でも仕方のないことだから笑顔を作って、和正に「大丈夫」と返す。



『仕事が終わらなくて出張が急遽1週間も延長になってさ……しばらく帰れないんだ。
ごめん美鈴。でも、1週間も2週間もそんなに変わんないし美鈴なら1人でも大丈夫だよな?』


仕事で出張に行っている和正からの電話。
……本当は寂しかった。でも、そんな言葉は飲み込んだ。



「同僚と急遽飲みに行くことになってさ、今日も夕飯いらなくなった。

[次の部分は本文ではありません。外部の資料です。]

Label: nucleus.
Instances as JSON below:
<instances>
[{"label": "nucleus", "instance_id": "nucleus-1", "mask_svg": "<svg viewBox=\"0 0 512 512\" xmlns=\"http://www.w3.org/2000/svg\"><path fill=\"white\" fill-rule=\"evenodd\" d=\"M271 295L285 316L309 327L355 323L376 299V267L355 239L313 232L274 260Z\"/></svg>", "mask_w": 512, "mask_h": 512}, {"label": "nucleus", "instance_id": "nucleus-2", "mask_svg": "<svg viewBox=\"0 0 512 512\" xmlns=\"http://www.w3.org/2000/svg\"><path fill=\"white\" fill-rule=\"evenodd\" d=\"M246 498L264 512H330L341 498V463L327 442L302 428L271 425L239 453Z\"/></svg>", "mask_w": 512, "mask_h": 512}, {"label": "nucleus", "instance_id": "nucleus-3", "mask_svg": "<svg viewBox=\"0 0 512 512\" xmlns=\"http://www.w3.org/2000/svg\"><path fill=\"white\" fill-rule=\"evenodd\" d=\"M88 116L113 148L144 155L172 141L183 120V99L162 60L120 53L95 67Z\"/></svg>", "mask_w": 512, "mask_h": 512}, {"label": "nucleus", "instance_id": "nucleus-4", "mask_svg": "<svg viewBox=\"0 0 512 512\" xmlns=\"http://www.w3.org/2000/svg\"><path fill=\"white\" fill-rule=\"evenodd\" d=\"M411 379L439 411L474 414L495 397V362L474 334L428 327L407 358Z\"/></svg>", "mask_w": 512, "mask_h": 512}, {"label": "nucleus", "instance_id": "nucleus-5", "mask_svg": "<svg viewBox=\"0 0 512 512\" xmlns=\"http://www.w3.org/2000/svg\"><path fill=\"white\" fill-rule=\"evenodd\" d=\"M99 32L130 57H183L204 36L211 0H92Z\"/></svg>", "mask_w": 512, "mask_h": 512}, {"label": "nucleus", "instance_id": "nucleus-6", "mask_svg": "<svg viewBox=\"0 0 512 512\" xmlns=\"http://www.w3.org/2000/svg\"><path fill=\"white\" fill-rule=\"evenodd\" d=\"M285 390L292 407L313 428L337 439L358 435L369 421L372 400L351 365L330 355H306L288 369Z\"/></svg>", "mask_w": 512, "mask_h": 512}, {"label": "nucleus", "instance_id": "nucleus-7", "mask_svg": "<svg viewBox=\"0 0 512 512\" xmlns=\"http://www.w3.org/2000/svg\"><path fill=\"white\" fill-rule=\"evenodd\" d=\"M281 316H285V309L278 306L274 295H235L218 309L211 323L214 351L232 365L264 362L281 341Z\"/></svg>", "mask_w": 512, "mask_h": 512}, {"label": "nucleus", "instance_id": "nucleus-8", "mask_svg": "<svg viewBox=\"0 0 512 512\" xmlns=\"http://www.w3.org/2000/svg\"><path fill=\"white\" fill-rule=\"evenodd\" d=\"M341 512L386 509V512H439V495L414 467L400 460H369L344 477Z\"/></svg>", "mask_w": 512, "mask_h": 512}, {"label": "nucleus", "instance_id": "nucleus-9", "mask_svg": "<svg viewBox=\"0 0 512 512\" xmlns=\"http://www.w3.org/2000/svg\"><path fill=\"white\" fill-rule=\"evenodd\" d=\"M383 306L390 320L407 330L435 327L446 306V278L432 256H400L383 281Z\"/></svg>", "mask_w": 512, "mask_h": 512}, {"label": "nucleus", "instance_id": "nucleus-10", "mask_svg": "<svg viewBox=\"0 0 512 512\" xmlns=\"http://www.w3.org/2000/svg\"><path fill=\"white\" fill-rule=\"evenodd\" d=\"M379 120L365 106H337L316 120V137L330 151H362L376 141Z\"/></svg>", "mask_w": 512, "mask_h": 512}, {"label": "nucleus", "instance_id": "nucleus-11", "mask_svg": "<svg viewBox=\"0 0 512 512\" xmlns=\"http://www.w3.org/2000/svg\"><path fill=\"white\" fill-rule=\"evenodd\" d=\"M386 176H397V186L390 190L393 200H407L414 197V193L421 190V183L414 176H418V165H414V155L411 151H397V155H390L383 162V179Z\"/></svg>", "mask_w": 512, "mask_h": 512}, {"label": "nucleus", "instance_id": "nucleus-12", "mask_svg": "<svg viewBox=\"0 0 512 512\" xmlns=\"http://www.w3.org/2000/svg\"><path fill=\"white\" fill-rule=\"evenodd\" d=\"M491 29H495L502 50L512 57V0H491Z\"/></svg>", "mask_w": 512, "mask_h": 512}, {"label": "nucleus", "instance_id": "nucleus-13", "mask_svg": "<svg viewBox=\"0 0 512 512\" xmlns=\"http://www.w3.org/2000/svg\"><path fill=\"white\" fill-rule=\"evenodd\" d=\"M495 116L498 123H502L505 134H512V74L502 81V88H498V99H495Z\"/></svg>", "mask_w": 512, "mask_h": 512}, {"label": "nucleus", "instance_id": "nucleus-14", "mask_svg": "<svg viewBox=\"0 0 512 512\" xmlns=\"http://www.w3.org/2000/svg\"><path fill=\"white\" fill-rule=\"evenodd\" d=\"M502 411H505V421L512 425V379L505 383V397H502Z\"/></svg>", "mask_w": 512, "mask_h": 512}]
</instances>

ほんとごめんな?」


月に何度もある飲み会。
本当はそんなに頻繁に行ってほしくないけど、私は文句を言わずにいい子でいた。




ぜんぶ言わずに我慢していたのは、毎日必ず言われていた「好き」という言葉をある日突然言われなくなることが怖かったから。
めんどくさい女だと思われて嫌われることが怖かった。


……私は、1人になることがなによりも怖かったんだ。